WRITTEN EXERCISE:
Render every entry exactly as it appears.

^^^^^^^^^^^^^^^^

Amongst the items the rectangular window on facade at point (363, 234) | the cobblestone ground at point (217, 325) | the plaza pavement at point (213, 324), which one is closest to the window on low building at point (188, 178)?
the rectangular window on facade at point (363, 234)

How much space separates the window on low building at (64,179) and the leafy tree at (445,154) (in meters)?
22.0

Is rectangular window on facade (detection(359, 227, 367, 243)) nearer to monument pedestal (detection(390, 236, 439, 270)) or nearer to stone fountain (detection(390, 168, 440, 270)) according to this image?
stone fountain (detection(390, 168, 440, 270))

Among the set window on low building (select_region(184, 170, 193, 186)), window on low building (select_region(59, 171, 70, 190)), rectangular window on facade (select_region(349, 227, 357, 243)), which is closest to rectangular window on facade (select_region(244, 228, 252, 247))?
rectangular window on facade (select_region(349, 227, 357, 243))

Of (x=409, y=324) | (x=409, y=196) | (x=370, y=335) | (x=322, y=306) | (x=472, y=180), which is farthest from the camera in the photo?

^^^^^^^^^^^^^^^^

PROBLEM SOLUTION:
Amongst the items the rectangular window on facade at point (363, 234) | the cobblestone ground at point (217, 325) | the plaza pavement at point (213, 324), which one is closest to the window on low building at point (188, 178)?
the rectangular window on facade at point (363, 234)

How much space separates the window on low building at (64,179) and the leafy tree at (445,154) (in meters)?
22.0

Is rectangular window on facade (detection(359, 227, 367, 243)) nearer to monument pedestal (detection(390, 236, 439, 270)) or nearer to stone fountain (detection(390, 168, 440, 270)) according to this image?
stone fountain (detection(390, 168, 440, 270))

Among the set window on low building (select_region(184, 170, 193, 186)), window on low building (select_region(59, 171, 70, 190)), rectangular window on facade (select_region(349, 227, 357, 243)), which is closest to rectangular window on facade (select_region(244, 228, 252, 247))?
rectangular window on facade (select_region(349, 227, 357, 243))

Of (x=409, y=324) | (x=409, y=196) | (x=370, y=335) | (x=322, y=306) | (x=472, y=180), which is farthest from the camera in the photo?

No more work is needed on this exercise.